How often to look: sampling and the Nyquist rule
A robot sensor does not give you a smooth curve; it gives you a snapshot every so often. Turning a continuous physical quantity into a stream of evenly spaced numbers is called sampling, and the sampling rate is simply how many snapshots you grab each second, measured in hertz (Hz). A wheel encoder might be read 1000 times a second; a GNSS receiver might report only ten times a second. Choosing that rate is one of the first real decisions in any sensing system.
If you sample too slowly, you miss the fast wiggles, and they come back disguised as slow ones — a fake signal that was never really there. This trick of the eye is called aliasing. The rule that prevents it is the Nyquist criterion: to capture a signal honestly, you must sample at least twice as fast as the fastest thing happening in it. Want to catch a vibration that swings 50 times a second?

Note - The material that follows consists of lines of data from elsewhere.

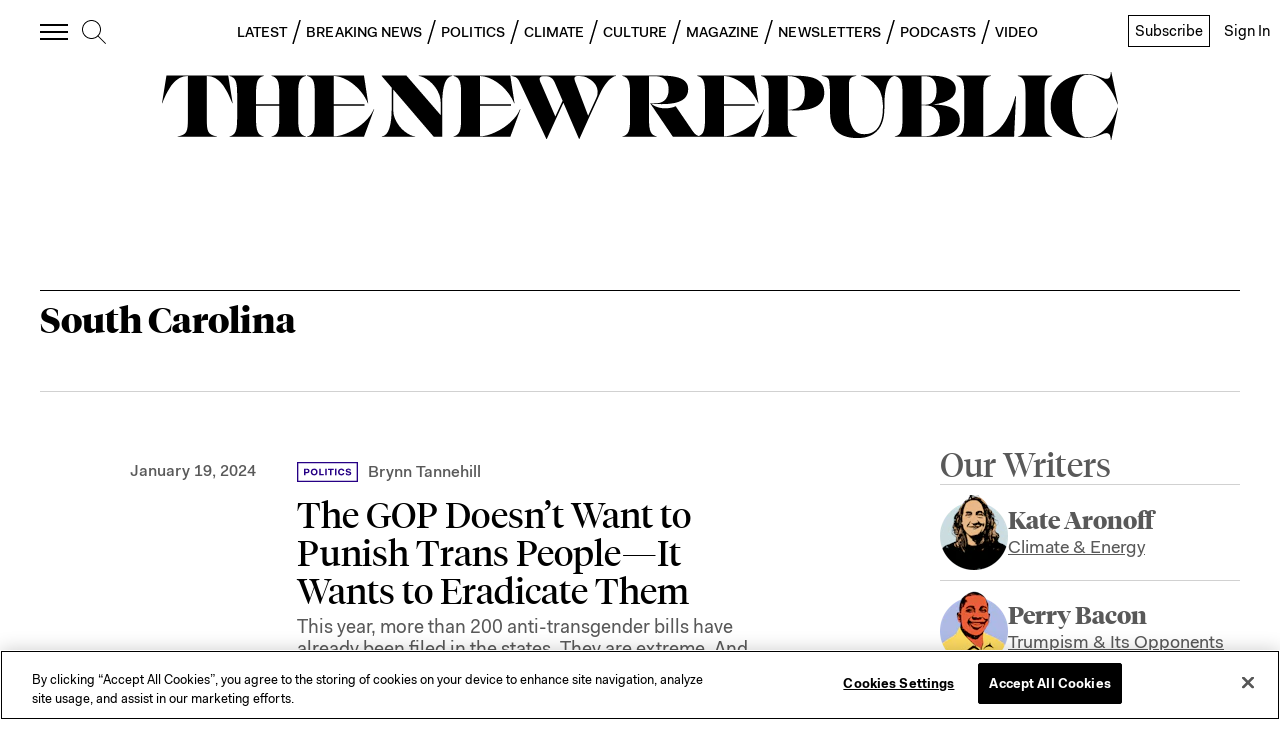

--- FILE ---
content_type: application/javascript
request_url: https://prism.app-us1.com/?a=612910576&u=https%3A%2F%2Fnewrepublic.com%2Ftags%2Fsouth-carolina%3Fpage%3D2
body_size: 123
content:
window.visitorGlobalObject=window.visitorGlobalObject||window.prismGlobalObject;window.visitorGlobalObject.setVisitorId('62b81f16-6d15-439a-b8be-b2ed0a0a1b41', '612910576');window.visitorGlobalObject.setWhitelistedServices('tracking', '612910576');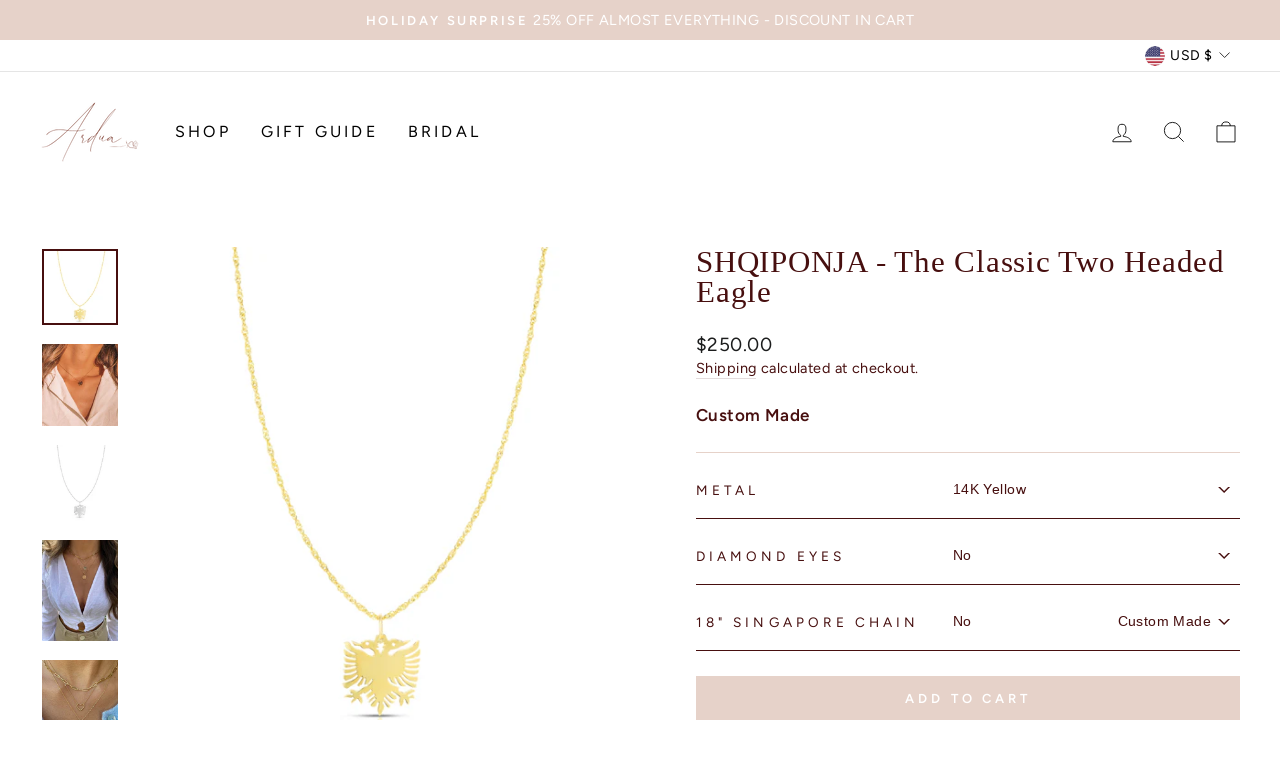

--- FILE ---
content_type: text/plain; charset=utf-8
request_url: https://d-ipv6.mmapiws.com/ant_squire
body_size: 156
content:
arduanyc.com;019c15ba-1055-7338-a680-a842e33e757b:a64255f74f03bd61bcf09890ffda4d9a217a34df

Sample faster than 100 times a second — and in practice, well faster than that.
So the rate is not a free choice. Sample too slowly and you get aliasing and a robot that reacts late; sample too fast and you waste compute, fill memory, and pull in more electrical noise than you can use. The honest answer is to know the fastest motion you care about, then comfortably clear the Nyquist floor above it.
Smoothing out the jitter: the low-pass filter
Even sampled correctly, every reading carries sensor noise — small random wobbles riding on top of the true value. Plot a still accelerometer and the line is fuzzy, not flat. The classic cure is low-pass filtering: a recipe that lets the slow, real motion pass through while it blocks the fast, random fuzz. The name says it plainly — low frequencies pass, high frequencies are turned down.
The simplest version is the running average you already know in spirit: instead of trusting the latest number alone, you blend it gently with the recent past. A common one-line form keeps a single smoothed value and nudges it a little toward each new reading. The smaller that nudge, the calmer the output — and the more stubbornly it ignores noise.
# Exponential low-pass filter, one line of state # alpha in (0,1): small alpha = smoother but laggier smoothed = alpha * new_reading + (1 - alpha) * smoothed
Two weak answers, one strong one: sensor fusion
Filtering cleans one stream. But no single sensor is good at everything, and the deeper trick is to combine several. That is sensor fusion: merging readings from complementary sensors so each one covers the other's blind spot, producing one estimate better than any sensor alone.
The textbook pair lives inside an IMU. A gyroscope measures turning rate quickly and smoothly, but adding up its readings to track angle lets tiny errors pile up, so the estimate slowly wanders — this is drift. An accelerometer, meanwhile, can feel which way is down from gravity, giving a tilt that never drifts but is jumpy and useless during fast motion. Fuse them — gyroscope for the short term, accelerometer to anchor the long term — and you get an orientation that is both responsive and stable.
The same pattern repeats across robotics. Wheel encoders give smooth, high-rate motion but drift over distance; GNSS gives an absolute position that never drifts but arrives slowly and drops out under bridges or indoors. Fuse them and a delivery robot keeps a confident position even through a tunnel, because the encoders carry it while GNSS is silent and GNSS corrects it the moment it returns.
The frontier: learned and visual-inertial fusion
The classic Kalman filter assumes you can write down clean equations for how each sensor errs. Real cameras, LiDAR, and depth cameras are messier than that, so modern systems lean two ways. One blends camera images with IMU data into visual-inertial odometry — the inertial sensors smooth over fast jerks and brief visual blackouts, while the camera kills the long-term drift. This is how many drones and headsets know where they are without any GNSS.
The other direction is learned fusion: instead of hand-writing the error model, a neural network is trained on heaps of real data to combine raw sensor streams directly. It can absorb the weird, hard-to-write quirks of a real LiDAR in rain or a camera in glare — at the cost of needing data and being harder to explain when it fails.
Step back and the whole chapter forms one pipeline. Each sensor — whether proprioceptive, feeling the robot's own body, or exteroceptive, watching the outside world — hands over a raw, noisy stream. Sampling decides how often you look; filtering scrubs the jitter; fusion weaves the streams into one trustworthy estimate of where the robot is and what surrounds it. That clean estimate is precisely what perception, planning, and control build upon next.